Dalam kasus ini, Abdul Wahid dkk diduga memeras sejumlah kepala UPT di Dinas Pekerjaan Umum, Penataan Ruang, Perumahan, Kawasan Permukiman dan Pertanahan (PUPR PKPP) Provinsi Riau.

Mereka diduga meminta fee sebesar 5 persen dari penambahan anggaran pada Dinas tersebut pada tahun 2025. Nilai 5 persen itu setara Rp 7 miliar dari adanya penambahan anggaran Dinas PUPR yang semula Rp 71,6 miliar menjadi Rp 177,4 miliar atau bertambah sebesar Rp 106 miliar.

Realisasi pemberian fee itu pun terjadi sebanyak tiga kali dengan total uang Rp 4,05 miliar sudah diberikan kepada Abdul Wahid dkk.

Baca juga : Geledah Kantor Gubernur Riau, KPK Boyong Dokumen Anggaran Pemprov

Dalam pemberian terakhir pada November 2025, KPK kemudian membongkarnya lewat operasi senyap.

Pada penyetoran yang ketiga inilah tim penyelidik KPK melakukan OTT terhadap sejumlah pihak dari Dinas PUPR PKPP Riau.

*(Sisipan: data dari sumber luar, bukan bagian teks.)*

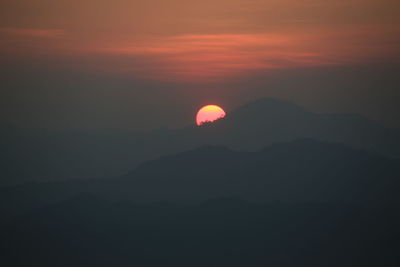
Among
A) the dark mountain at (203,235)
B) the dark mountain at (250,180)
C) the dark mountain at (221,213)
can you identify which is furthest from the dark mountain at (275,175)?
the dark mountain at (203,235)

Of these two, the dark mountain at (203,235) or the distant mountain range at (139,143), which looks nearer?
the dark mountain at (203,235)

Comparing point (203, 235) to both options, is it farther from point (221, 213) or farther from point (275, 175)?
point (275, 175)

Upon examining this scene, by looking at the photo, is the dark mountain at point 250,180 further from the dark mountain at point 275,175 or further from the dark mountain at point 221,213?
the dark mountain at point 221,213

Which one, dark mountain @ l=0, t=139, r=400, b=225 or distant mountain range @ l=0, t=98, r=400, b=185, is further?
distant mountain range @ l=0, t=98, r=400, b=185

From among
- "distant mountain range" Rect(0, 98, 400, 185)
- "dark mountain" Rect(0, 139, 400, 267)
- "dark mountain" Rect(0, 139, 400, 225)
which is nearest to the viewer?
"dark mountain" Rect(0, 139, 400, 267)

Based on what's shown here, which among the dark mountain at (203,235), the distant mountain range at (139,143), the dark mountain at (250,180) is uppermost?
the distant mountain range at (139,143)

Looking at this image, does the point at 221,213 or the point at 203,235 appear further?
the point at 221,213

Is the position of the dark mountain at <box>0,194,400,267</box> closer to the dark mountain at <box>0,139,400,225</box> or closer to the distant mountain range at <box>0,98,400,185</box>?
the dark mountain at <box>0,139,400,225</box>

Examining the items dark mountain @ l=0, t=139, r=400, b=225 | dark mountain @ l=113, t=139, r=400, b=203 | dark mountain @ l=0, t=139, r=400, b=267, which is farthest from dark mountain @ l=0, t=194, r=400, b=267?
dark mountain @ l=113, t=139, r=400, b=203

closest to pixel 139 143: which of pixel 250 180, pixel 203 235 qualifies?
pixel 250 180
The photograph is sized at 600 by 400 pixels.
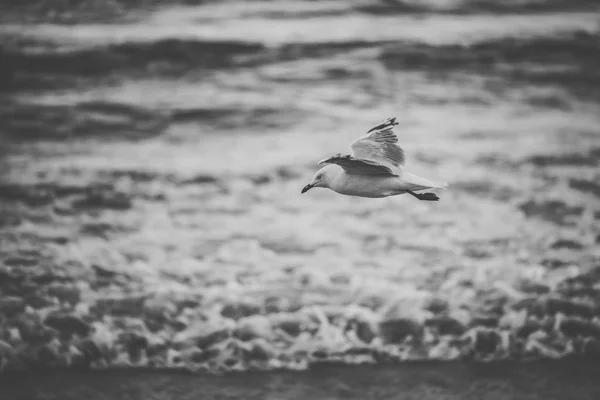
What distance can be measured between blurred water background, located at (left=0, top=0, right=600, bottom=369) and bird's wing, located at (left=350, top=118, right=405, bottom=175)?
18.9 ft

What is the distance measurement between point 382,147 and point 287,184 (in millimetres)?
7480

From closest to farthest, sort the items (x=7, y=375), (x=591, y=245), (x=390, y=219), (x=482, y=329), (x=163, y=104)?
(x=7, y=375)
(x=482, y=329)
(x=591, y=245)
(x=390, y=219)
(x=163, y=104)

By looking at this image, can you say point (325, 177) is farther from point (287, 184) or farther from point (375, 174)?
point (287, 184)

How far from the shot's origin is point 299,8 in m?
11.0

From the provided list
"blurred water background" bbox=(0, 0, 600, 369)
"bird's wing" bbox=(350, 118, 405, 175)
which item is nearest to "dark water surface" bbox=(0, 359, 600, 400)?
"blurred water background" bbox=(0, 0, 600, 369)

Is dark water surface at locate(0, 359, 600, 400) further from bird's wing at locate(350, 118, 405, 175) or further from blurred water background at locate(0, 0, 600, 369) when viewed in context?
bird's wing at locate(350, 118, 405, 175)

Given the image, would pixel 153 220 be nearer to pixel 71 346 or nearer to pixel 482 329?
pixel 71 346

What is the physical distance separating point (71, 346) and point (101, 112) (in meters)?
3.87

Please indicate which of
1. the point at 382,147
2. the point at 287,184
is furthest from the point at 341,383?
the point at 382,147

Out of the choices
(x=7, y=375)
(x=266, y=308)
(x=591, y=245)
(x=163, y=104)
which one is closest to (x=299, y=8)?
(x=163, y=104)

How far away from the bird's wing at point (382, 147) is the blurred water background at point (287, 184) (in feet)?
18.9

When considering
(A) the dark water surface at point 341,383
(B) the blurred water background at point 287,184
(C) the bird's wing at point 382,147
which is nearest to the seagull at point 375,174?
(C) the bird's wing at point 382,147

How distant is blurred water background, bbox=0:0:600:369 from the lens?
8.60m

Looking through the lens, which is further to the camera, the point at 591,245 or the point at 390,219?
the point at 390,219
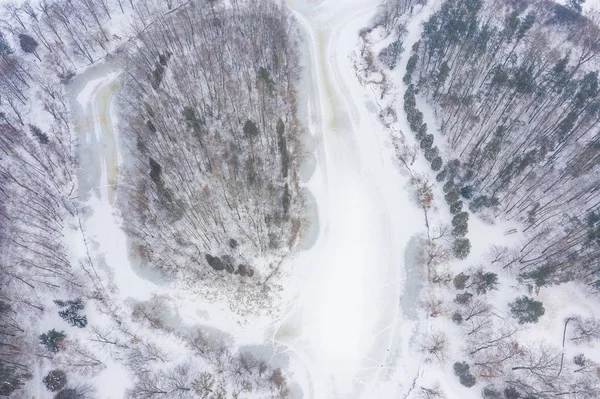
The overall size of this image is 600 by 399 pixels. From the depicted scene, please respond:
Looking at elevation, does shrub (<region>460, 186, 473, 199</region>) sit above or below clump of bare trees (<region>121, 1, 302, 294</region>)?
below

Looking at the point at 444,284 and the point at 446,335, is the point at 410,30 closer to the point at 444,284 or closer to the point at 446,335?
the point at 444,284

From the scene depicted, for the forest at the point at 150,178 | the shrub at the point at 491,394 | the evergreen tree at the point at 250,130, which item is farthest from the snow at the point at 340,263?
the evergreen tree at the point at 250,130

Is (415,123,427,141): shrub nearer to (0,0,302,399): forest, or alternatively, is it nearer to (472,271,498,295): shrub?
(0,0,302,399): forest

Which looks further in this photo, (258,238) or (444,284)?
(258,238)

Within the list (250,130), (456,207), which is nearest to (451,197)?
(456,207)

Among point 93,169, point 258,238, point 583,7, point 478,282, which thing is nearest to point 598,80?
point 583,7

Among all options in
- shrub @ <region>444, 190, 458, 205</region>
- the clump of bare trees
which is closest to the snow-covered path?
shrub @ <region>444, 190, 458, 205</region>

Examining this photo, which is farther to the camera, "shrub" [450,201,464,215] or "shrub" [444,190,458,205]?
"shrub" [444,190,458,205]
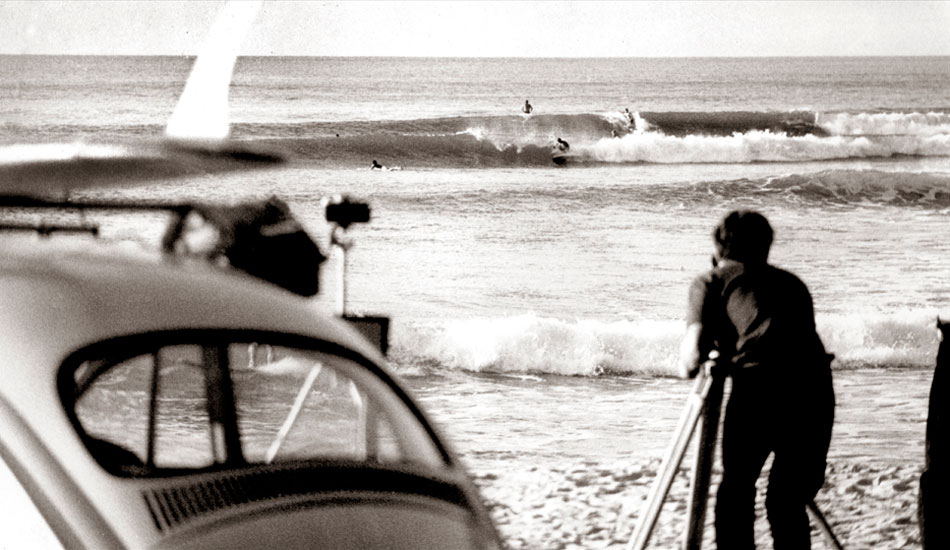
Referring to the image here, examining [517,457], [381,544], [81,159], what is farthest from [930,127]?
[381,544]

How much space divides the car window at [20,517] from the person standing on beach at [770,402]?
2031 millimetres

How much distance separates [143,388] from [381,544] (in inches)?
14.8

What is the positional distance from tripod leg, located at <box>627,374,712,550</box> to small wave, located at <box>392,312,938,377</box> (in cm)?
424

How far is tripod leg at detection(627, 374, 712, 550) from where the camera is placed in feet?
9.50

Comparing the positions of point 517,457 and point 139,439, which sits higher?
point 139,439

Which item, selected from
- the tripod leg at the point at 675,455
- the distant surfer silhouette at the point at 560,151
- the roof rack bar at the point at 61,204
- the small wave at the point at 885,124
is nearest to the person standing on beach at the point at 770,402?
the tripod leg at the point at 675,455

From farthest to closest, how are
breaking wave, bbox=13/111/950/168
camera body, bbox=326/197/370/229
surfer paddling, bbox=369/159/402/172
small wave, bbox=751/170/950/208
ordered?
surfer paddling, bbox=369/159/402/172 → breaking wave, bbox=13/111/950/168 → small wave, bbox=751/170/950/208 → camera body, bbox=326/197/370/229

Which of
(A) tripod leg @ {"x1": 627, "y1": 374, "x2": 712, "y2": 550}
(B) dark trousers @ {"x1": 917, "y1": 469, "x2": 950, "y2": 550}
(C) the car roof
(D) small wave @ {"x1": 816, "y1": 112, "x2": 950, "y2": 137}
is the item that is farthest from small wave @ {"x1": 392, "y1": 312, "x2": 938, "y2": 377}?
(C) the car roof

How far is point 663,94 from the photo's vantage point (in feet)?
33.9

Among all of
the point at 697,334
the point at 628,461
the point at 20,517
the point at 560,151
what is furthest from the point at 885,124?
the point at 20,517

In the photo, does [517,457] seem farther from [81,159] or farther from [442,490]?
[442,490]

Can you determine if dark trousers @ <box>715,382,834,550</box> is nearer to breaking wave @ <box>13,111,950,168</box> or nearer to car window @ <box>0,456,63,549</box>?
car window @ <box>0,456,63,549</box>

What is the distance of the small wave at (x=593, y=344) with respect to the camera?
23.0ft

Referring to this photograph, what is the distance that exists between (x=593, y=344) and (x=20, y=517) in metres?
6.86
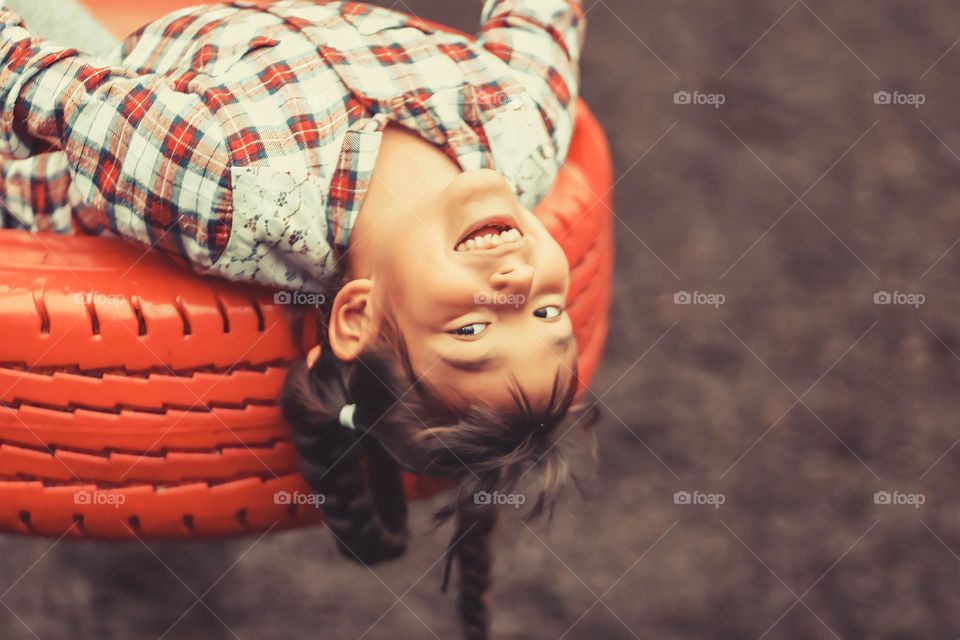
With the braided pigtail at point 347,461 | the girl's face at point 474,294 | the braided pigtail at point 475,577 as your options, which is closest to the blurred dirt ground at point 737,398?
the braided pigtail at point 475,577

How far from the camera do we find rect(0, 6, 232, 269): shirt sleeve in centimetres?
104

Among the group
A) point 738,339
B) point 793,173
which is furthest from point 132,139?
point 793,173

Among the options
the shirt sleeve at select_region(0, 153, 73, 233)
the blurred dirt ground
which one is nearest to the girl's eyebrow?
the shirt sleeve at select_region(0, 153, 73, 233)

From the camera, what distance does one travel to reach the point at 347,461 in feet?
3.64

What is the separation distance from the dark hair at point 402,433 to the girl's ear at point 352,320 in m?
0.01

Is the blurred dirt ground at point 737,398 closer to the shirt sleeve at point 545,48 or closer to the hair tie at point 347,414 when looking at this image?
the hair tie at point 347,414

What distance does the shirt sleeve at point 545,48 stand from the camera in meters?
1.19

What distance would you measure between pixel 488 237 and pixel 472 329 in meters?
0.08

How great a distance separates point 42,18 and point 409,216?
476 mm

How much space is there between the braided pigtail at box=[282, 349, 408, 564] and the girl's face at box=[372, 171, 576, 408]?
7cm

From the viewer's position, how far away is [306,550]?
5.47ft

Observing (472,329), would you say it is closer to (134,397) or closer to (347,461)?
(347,461)

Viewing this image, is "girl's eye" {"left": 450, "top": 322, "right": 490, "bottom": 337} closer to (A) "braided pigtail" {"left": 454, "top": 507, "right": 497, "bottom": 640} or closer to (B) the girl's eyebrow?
(B) the girl's eyebrow

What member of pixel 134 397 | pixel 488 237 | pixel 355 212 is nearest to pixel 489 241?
pixel 488 237
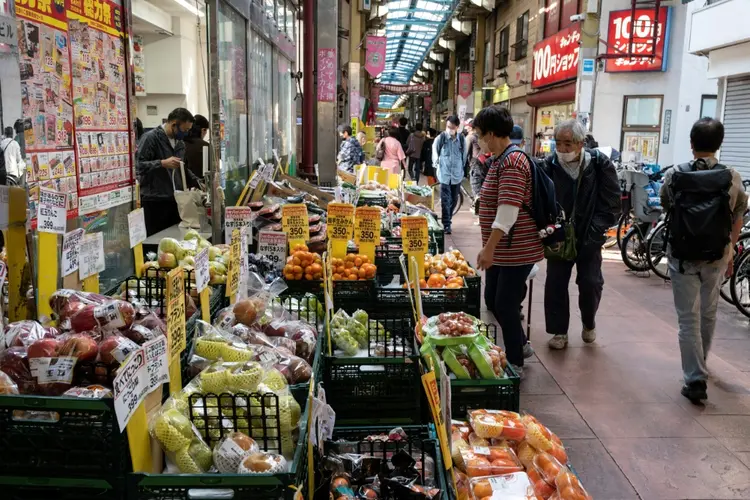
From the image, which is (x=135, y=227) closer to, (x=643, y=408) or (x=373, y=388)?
(x=373, y=388)

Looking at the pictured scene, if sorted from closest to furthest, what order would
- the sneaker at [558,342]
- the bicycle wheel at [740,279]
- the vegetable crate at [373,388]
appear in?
the vegetable crate at [373,388], the sneaker at [558,342], the bicycle wheel at [740,279]

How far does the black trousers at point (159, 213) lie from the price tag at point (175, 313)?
4.70 m

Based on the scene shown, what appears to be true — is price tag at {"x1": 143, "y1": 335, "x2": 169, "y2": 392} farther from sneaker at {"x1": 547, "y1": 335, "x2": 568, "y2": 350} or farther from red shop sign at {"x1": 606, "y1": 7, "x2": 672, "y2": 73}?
red shop sign at {"x1": 606, "y1": 7, "x2": 672, "y2": 73}

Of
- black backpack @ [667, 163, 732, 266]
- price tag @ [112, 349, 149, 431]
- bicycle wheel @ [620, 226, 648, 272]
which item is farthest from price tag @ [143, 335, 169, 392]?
bicycle wheel @ [620, 226, 648, 272]

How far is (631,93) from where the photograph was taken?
1598 centimetres

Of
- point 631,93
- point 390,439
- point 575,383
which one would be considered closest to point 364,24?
point 631,93

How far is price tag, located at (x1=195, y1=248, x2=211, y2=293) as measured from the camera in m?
2.88

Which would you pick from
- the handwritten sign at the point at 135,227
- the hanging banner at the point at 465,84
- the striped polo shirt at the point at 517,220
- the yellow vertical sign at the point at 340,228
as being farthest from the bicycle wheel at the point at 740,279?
the hanging banner at the point at 465,84

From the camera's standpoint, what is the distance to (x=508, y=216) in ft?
13.7

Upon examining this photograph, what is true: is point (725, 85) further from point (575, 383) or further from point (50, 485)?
Result: point (50, 485)

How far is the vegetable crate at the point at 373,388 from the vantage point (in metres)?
3.25

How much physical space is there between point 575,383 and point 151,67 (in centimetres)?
1008

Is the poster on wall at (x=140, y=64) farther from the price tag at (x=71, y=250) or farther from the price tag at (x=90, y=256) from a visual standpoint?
the price tag at (x=71, y=250)

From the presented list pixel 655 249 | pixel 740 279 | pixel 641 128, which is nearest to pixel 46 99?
pixel 740 279
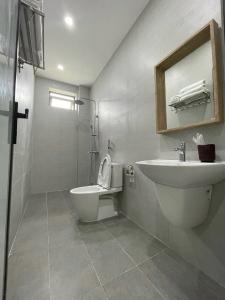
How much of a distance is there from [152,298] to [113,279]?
0.27 metres

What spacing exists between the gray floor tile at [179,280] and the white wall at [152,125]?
0.22 ft

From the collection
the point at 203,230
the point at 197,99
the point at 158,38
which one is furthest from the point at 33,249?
the point at 158,38

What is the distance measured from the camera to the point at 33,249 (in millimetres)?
1288

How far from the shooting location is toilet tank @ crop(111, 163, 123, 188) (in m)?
1.94

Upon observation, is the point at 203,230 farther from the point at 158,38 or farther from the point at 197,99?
the point at 158,38

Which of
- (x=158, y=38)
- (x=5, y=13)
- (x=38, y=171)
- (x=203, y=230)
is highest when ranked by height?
(x=158, y=38)

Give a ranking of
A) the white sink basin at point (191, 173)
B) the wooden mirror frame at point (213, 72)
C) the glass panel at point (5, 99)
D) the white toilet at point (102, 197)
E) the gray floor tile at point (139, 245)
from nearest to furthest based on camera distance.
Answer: the glass panel at point (5, 99) < the white sink basin at point (191, 173) < the wooden mirror frame at point (213, 72) < the gray floor tile at point (139, 245) < the white toilet at point (102, 197)

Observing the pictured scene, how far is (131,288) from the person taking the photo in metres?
0.91

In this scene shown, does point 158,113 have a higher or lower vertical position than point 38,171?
higher

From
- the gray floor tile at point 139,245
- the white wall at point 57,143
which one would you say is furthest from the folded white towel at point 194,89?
the white wall at point 57,143

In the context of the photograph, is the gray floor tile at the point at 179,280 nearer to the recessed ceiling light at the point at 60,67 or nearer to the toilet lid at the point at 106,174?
the toilet lid at the point at 106,174

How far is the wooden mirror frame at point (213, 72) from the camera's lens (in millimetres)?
965

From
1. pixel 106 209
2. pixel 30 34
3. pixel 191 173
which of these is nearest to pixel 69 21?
pixel 30 34

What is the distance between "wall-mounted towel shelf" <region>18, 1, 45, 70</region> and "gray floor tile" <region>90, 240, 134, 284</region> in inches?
72.9
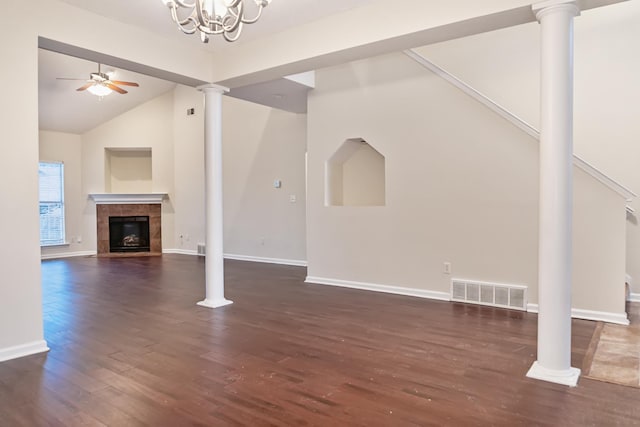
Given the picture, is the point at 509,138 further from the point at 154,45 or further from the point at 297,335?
the point at 154,45

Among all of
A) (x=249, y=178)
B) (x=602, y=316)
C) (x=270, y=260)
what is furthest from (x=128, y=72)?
(x=602, y=316)

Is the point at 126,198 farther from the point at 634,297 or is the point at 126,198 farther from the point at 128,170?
the point at 634,297

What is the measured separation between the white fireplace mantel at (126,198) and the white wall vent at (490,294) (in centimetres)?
684

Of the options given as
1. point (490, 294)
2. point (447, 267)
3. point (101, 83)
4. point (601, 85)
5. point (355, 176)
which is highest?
point (101, 83)

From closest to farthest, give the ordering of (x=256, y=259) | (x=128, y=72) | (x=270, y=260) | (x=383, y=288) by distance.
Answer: (x=383, y=288) → (x=128, y=72) → (x=270, y=260) → (x=256, y=259)

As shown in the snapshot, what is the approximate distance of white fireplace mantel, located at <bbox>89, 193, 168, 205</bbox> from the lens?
29.6 ft

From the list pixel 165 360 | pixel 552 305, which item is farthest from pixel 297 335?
pixel 552 305

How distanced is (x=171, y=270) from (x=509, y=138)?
215 inches

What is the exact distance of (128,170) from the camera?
968 cm

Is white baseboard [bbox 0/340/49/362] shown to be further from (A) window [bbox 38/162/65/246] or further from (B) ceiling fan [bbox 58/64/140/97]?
(A) window [bbox 38/162/65/246]

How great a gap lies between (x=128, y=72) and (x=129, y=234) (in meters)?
3.61

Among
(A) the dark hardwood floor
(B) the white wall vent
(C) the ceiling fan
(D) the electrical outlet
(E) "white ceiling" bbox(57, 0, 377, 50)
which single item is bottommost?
(A) the dark hardwood floor

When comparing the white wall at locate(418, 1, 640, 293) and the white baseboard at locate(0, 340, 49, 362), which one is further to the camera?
the white wall at locate(418, 1, 640, 293)

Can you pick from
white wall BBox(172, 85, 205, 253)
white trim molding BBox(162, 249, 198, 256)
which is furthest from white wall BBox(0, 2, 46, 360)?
white trim molding BBox(162, 249, 198, 256)
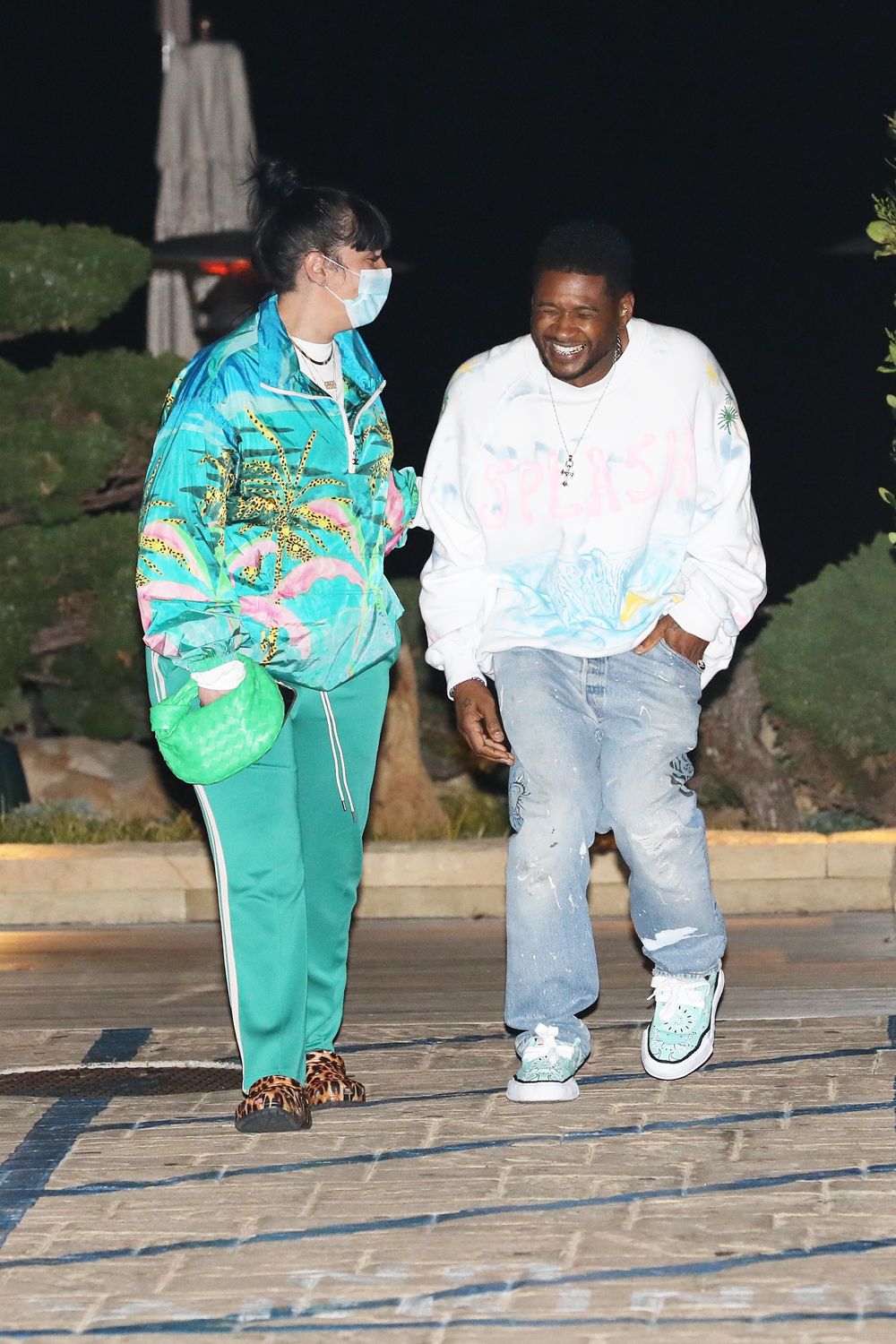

Mereka yakni M. Arief Setiawan selaku Kepala Dinas, Ferry selaku Sekretaris Dinas, serta lima orang para Kepala UPT.

Selain itu, tim mengamankan uang tunai Rp 800 juta yang hendak diserahkan.

KPK juga memburu Abdul Wahid yang diduga bersembunyi. Hingga akhirnya berhasil diamankan di sebuah kafe, yang tak jauh dari lokasi OTT.

Baca juga : Pelaku Peledakan SMAN 72 Tak Terkait Jaringan Teroris

Secara paralel, tim KPK menggeledah dan menyegel rumah Abdul Wahid di Jakarta Selatan. Hasilnya, KPK mengamankan uang berupa 9 ribu pound sterling dan 3 ribu dolar Amerika Serikat (AS), setara Rp 800 juta.

"Sehingga total yang diamankan dari rangkaian kegiatan tangkap tangan ini senilai Rp 1,6 miliar," lanjutnya.

KPK pun menerbangkan para pihak yang diamankan ke Gedung Merah Putih, Jakarta Selatan. Sementara Dani M. Nursalam yang juga Tenaga Ahli Gubernur akhirnya menyerahkan diri ke KPK pada Selasa sore. Hingga kemudian menetapkan tiga orang tersangka.

Atas perbuatannya, Abdul Wahid dan dua anak buahnya dijerat dengan sangkaan Pasal 12e dan/atau pasal 12f dan/atau pasal 12B UU Undang-Undang Nomor 31 Tahun 1999 tentang Pemberantasan Tindak Pidana Korupsi juncto Pasal 55 Ayat 1 ke-1 KUH Pidana.

Update berita dan artikel RM.ID menarik lainnya di Google News

Dapatkan juga update berita pilihan dan breaking news setiap hari dari RM.id. Mari bergabung di Grup Telegram "Rakyat Merdeka News Update", caranya klik link https://t.me/officialrakyatmerdeka kemudian join. Anda harus install aplikasi Telegram terlebih dulu di ponsel.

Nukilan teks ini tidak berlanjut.